Since beginning his university days, he has been based in Hiroshima for his art activities. The main themes of his work were events in the Hiroshima and Setouchi Areas, but after the earthquake, he began to produce artworks based on harmonization and the relationship between “civilized matters” and “natural matters”. In recent years, he has conducted field work in Tsushima and South Korea and visited local art exhibitions and residencies, coming up with kinetic installation works that use images and electric appliances to show the relationship between geographical features and civilization.
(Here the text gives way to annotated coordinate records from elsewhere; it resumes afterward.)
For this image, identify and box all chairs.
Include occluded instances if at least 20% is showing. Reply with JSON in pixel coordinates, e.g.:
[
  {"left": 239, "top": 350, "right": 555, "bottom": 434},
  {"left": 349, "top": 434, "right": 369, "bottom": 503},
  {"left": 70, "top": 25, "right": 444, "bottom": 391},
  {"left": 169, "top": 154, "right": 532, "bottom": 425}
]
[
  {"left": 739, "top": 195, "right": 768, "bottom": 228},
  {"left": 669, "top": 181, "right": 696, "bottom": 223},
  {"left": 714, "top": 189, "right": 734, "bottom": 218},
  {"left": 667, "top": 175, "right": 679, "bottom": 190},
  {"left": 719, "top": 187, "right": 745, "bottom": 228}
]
He has worked in a wide range of areas including researching Heihachi Hashimoto, a sculpture, leading “Team Yameyo” and operating the Hiroshima Art Center, in addition to his personal art activities.He is currently researching the history of modern sculpture in East Asia.
Statement
My work is about making visual the relationships between physical phenomena and history and language. My art-making changed significantly following the 2011 Great East Japan Earthquake and the Fukushima Daiichi nuclear disaster that followed it. Until the catastrophe, I had explored history and language via Marcel Duchamp’s notion of “infra-thin” (e.g., the warmth of a seat which has just been left) in modest, ephemeral objects and installations. After the earthquake, I turned to natural occurrences such as wind, whirlpools, and rain, along with mutable, dynamic systems like oceans and mountains. I began making works that echoed the kinetic transformations inherent in physical phenomena. When the rain falls the mountain crumbles, when the mountain crumbles houses are swept away, when houses are swept away the bodies of people within are torn apart in an instant. No matter how celebrated or clever you are, when a chunk of steel or stone flying as fast as a swallow strikes your head you’re dead. In this way, everyone’s life is profoundly ruled by physical phenomena. Our history and language can be seen as nothing more than the convenient tales we tell in the face of the manifold workings of the physical world. If the tsunami has led me to despair, it has also fostered the ideas mentioned above. I have come to see history and language and physical phenomena not as opposing themes, but differing perceptions of the same event. I am interested in how the relationships between these perceptions form and transform, and how we humans fit into the equation.
Contact Method
「不在の彫刻史」The Hidden History of Sculpture
My plan is to research and create a work based on the Taiwanese international exchange students (and their students and student's students) who studied under Tatehata Taimu at the Tokyo Fine Arts School during the 1930s. This time saw a great influx of foreign students, and young people from many countries came to train to become sculptors. After their studies with Tatehata, many students returned to their homelands to become high school and university teachers and artists who would go on to influence the next generation. In this project, I would like to explore the transnational character behind the growth of modern sculpture throughout East Asia and make video-interviews and sculptures to document what I discover. In Taiwan, I plan to focus my research on “黄土水、陳在癸、黄清呈、范徳煥、張昆鱗” and the people they influenced.